Kutipan Sumber:
Karya Pertama-Tantangan 41 Hari Menulis

Taufik Ismail: Sastrawan Lugas Pemilik Sajak Pedas
Oleh Pepinesthi
       Seorang sastrawan Indonesia berwajah lembut, namun tegas dan kritis. Sajak-sajak yang dibuat ditujukan untuk generasi penerus bangsa agar tidak menjadi seorang pengecut. Pria kelahiran Bukit Tinggi, 25 Juni 1935 ini bernama Taufik Ismail. Lahir dari seorang ayah yang berprofesi sebagai wartawan dan ibunya seorang guru. Taufik Ismail dididik di antara orang-orang melek pendidikan, bukan suatu hal yang mengejudkan ketika Sang Sastrawan ini mendapat beasiswa Amerika Field Service International School (1956-1957).  Masa kecil Taufik Ismail dihabiskan di Pekalongan sampai lulus Sekolah Dasar. Setelah lulus Beliau kembali lagi ke Bukit Tinggi. Kondisi politik pada saat itu membuat keluarga kecil Taufik hidup nomaden. Ketika di Bukit Tinggi terjadi suatu permasalahan terkait dengan pengasingan Mohammad Hatta, mereka pindah ke daerah Bogor dan menganyam pendidikan SMA di sana. Tidak berakhir sampai di situ Beliau melanjutkan studi ke Perguruan Tinggi IPB (saat ini), hingga akhirnya mendapat tawaran beasiswa ke Amerika.
    Kecerdasan yang sangat luar biasa dimiliki oleh tokoh mungil dengan gaya tak begitu mengesankan ini. Kehidupan keras, pergolakan politik memperlihatkan kekejaman atas kekuasaan membentuk pribadi Taufik Ismail yang saat ini kita kenal. Sosok yang keras, disiplin, kritis, dan memandang integritas adalah modal utama dalam menjalan pemerintahan. Rasa kepeduliannya terhadap bangsa ini dilantunkan dalam sebuah sajak yang dibaca di Negeri Jiran tentang Indonesia bukan negeri pengekor. Pemikirannya begitu radikal tentang kondisi pemerintahan Indonesia. Pertama kali Taufik Ismail memulai karirnya dalam ranah politik adalah ketika tergabung dalam Kolumnis Harian KAMI (1966-1970). Tempat pertama yang dijadikan wadah Taufuk Ismail untuk menyalurkan ide atau gagasan. Kemudian bersama-sama dengan Mochtar Lubis, P.K. Oyong, Zaini, dan Arief Budiman mendirikan Yayasan Indonesia. Produk pertama yang dikeluarkan dalam Yayasan Indonesia itu adalah Sastra Horison pada tahun 1966 mengisahkan tentang kondisi pemerintahan Indonesia saat itu. Selain itu sastrawan Indonesia ini, berhasil ikut serta dalam Dewan Kesenian Jakarta (DKJ), Taman Ismail Marzuki (TIM), Lembaga Penddikan Kesenian Jakarta (LPKJ), dan masih banyak lagi karir yang menggelutinya.

Entri yang Tersedia:
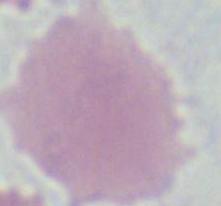
magnification = 1000x
modality = micrograph
identification = red blood cell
Classify this cell by malaria status.
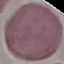
Uninfected.

Cell patch, automatically extracted from a larger field of view and resized to 64 × 64 pixels. Giemsa-stained preparation. Acquired by smartphone through the microscope eyepiece. Thin blood film.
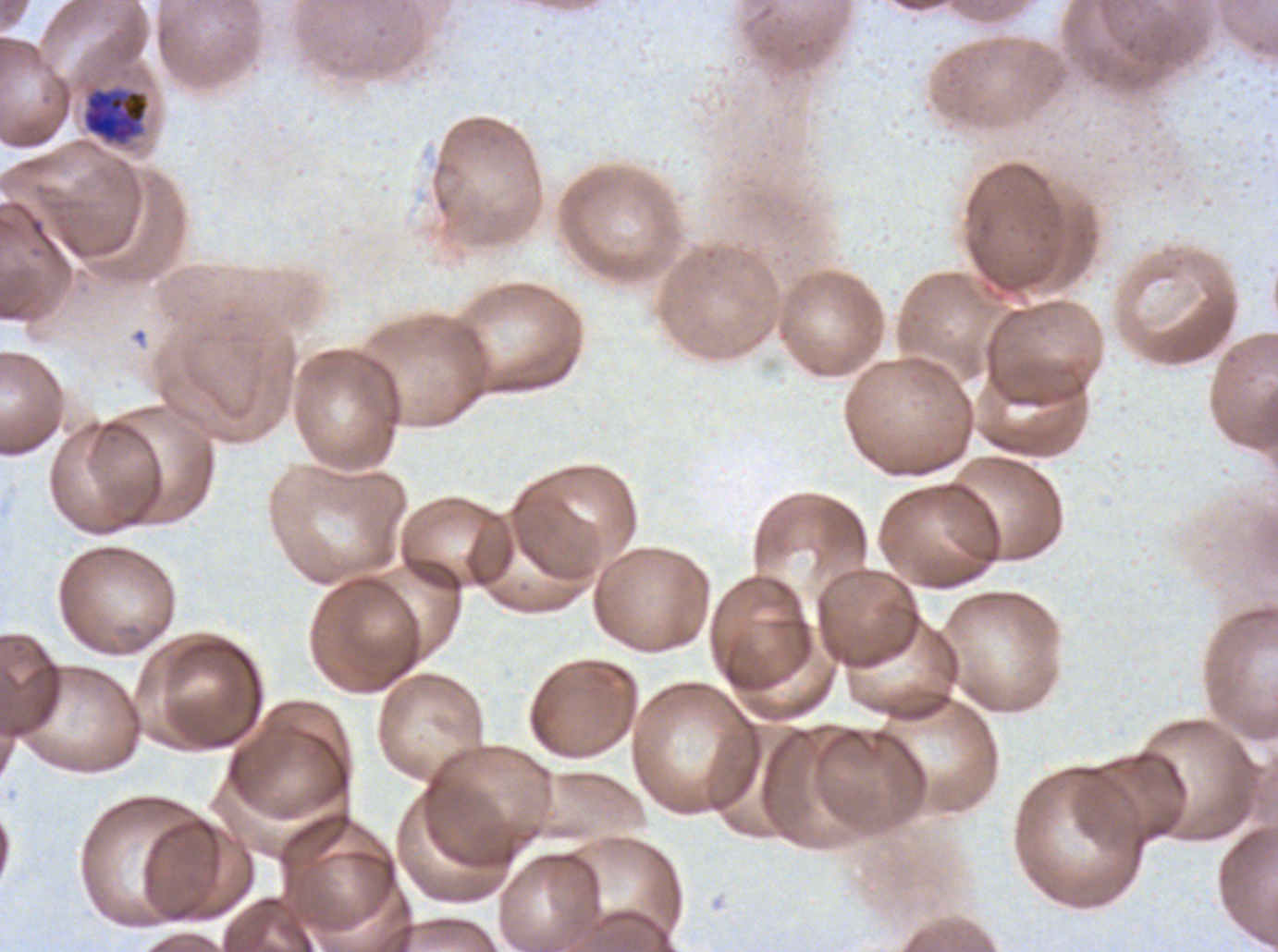

notation = approximate bounding rectangles given as corner coordinates in pixels from the top-left
early schizont locations = (x1=82, y1=88, x2=150, y2=145)
debris locations = (x1=132, y1=328, x2=147, y2=344)
specimen = ex-vivo Plasmodium falciparum culture from a patient in The Gambia, grown for 24 to 48 hours
preparation = thin blood film
field of view = one sub-image of a larger composite
stain = Giemsa
image size = 1278×952 pixels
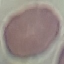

Tugas yang Dikerjakan:
A: Menurut kutipan sumber, di mana dan kapan Taufik Ismail lahir?
B: Sajikan seluruh baris entri dataset mikroskopi sebagai daftar bernomor tanpa baris kosong, dan jangan sertakan gambarnya dalam jawaban.

Jawaban Tiap Tugas:
A: Di Bukit Tinggi, pada 25 Juni 1935.

B:
1. magnification = 1000x
2. modality = micrograph
3. identification = red blood cell
4. Classify this cell by malaria status.
5. Uninfected.
6. Cell patch, automatically extracted from a larger field of view and resized to 64 × 64 pixels. Giemsa-stained preparation. Acquired by smartphone through the microscope eyepiece. Thin blood film.
7. notation = approximate bounding rectangles given as corner coordinates in pixels from the top-left
8. early schizont locations = (x1=82, y1=88, x2=150, y2=145)
9. debris locations = (x1=132, y1=328, x2=147, y2=344)
10. specimen = ex-vivo Plasmodium falciparum culture from a patient in The Gambia, grown for 24 to 48 hours
11. preparation = thin blood film
12. field of view = one sub-image of a larger composite
13. stain = Giemsa
14. image size = 1278×952 pixels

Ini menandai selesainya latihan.